Lyme Disease Microbiology - Life Cycle

Life Cycle

Further information: Tick#Life cycle

The life cycle of B. burgdorferi is complex, requiring ticks, rodents, and deer at various points. Mice are the primary reservoir for the bacteria; Ixodes ticks then transmit the B. burgdorferi infection to deer.

Hard ticks have a variety of life histories with respect to optimizing their chance of contact with an appropriate host to ensure survival. The life stages of soft ticks are not readily distinguishable. The first life stage to hatch from the egg, a six-legged larva, takes a blood meal from a host, and molts to the first nymphal stage. Unlike hard ticks, many soft ticks go through multiple nymphal stages, gradually increasing in size until the final molt to the adult stage.

The life cycle of the deer tick comprises three growth stages: the larva, nymph and adult.

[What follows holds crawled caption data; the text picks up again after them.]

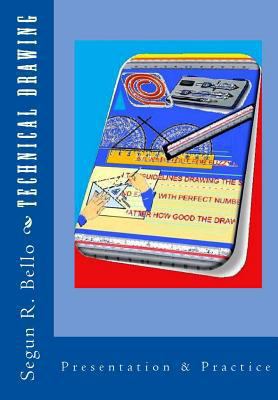 Technical Drawing: Presentation & Practice 1481250124 Book Cover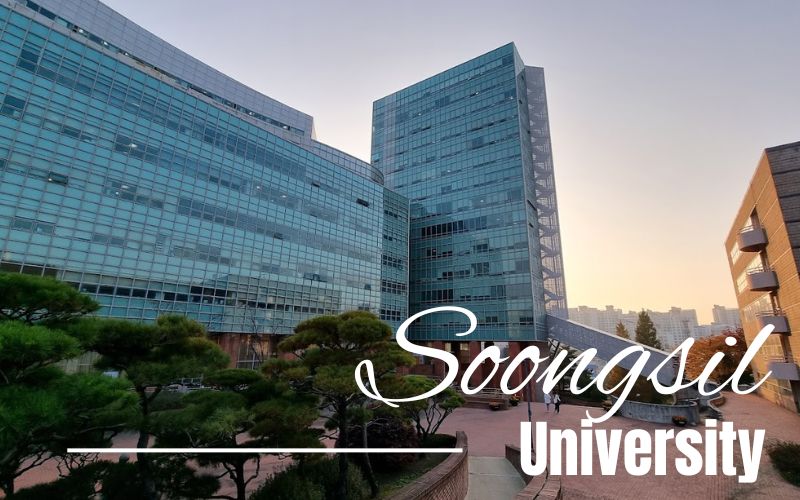 2025] Trường Đại học Soongsil Hàn Quốc – 숭실대학교 - Du Học Hàn Quốc Nhất Phong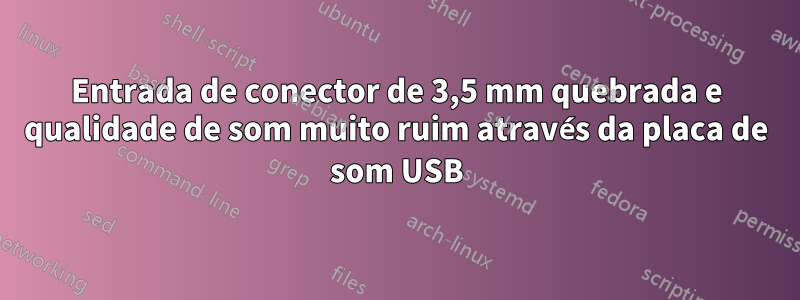 Entrada de conector de 3,5 mm quebrada e qualidade de som muito ruim através da placa de som USB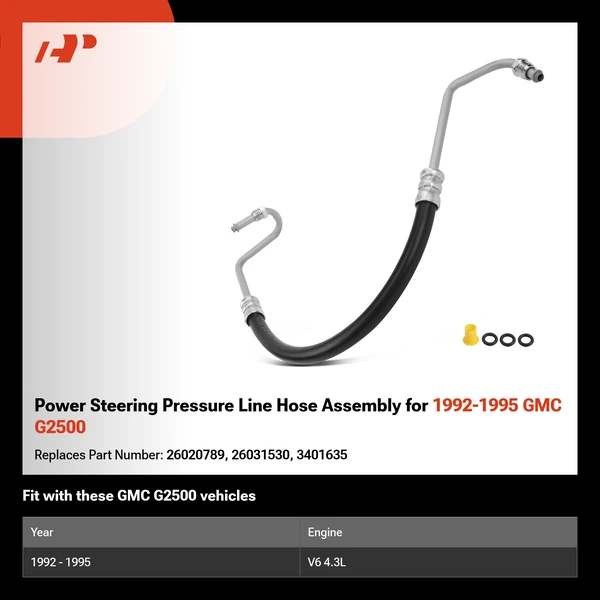 Power Steering Pressure Line Hose Assembly for 1992-1995 GMC G2500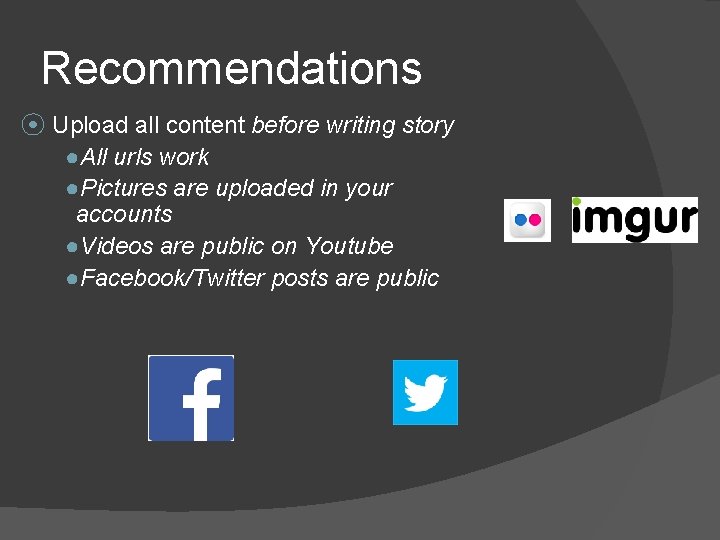 Recommendations ⦿ Upload all content before writing story ●All urls work ●Pictures are uploaded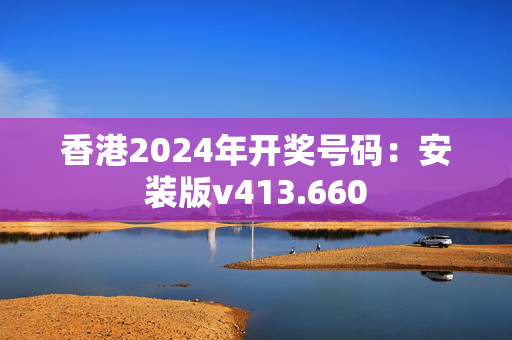 香港2024年开奖号码：安装版v413.660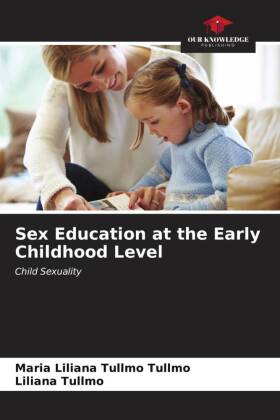Sex Education at the Early Childhood Level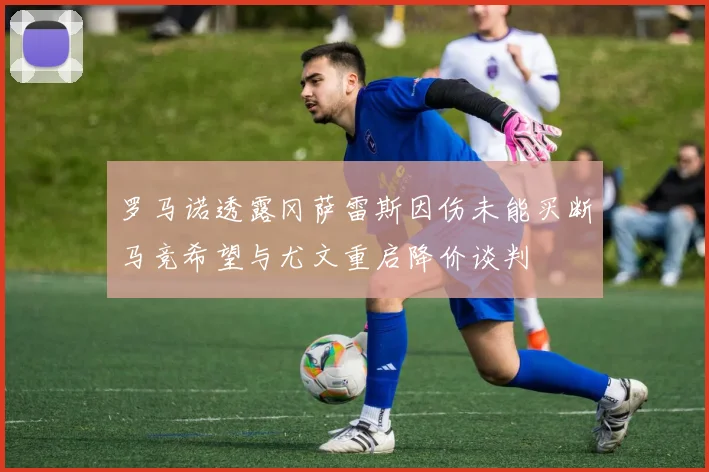 罗马诺透露冈萨雷斯因伤未能买断马竞希望与尤文重启降价谈判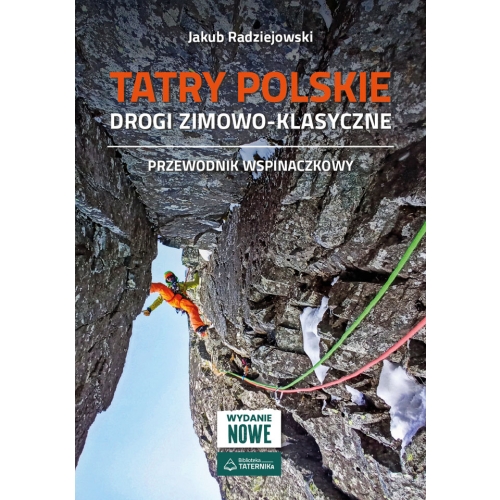 Tatry Polskie drogi zimowo-klasyczne Przewodnik wspinaczkowy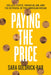 Paying the Price: College Costs, Financial Aid, and the Betrayal of the American Dream by Sara Goldrick-Rab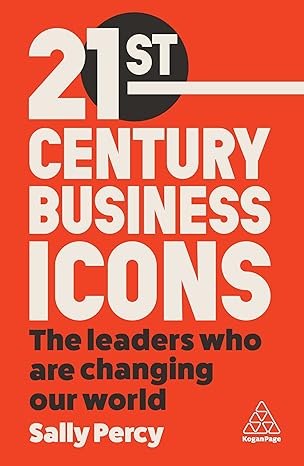 21st Century Business Icons: The Leaders Who Are Changing our World - MPHOnline.com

The life-cycle concept encompassing reservoirs and infections in multiple hosts has recently been expanded to encompass forms of the spirochete which differ from the motile corkscrew form, and these include cystic spheroplast-like forms, straight non-coiled bacillary forms which are immotile due to flagellin mutations and granular forms, coccoid in profile. The model of Plasmodium species malaria, with multiple parasitic profiles demonstrable in various host insects and mammals, is a hypothesized model for a similarly complex proposed Borrelia spirochete life cycle.

Whereas B. burgdorferi is most associated with deer tick and the white footed mouse, B. afzelli is most frequently detected in rodent-feeding vector ticks, and B. garinii and B. valaisiana appear to be associated with birds. Both rodents and birds are competent reservoir hosts for Borrelia burgdorferi sensu stricto. The resistance of a genospecies of Lyme disease spirochetes to the bacteriolytic activities of the alternative immune complement system of various host species may determine its reservoir host association.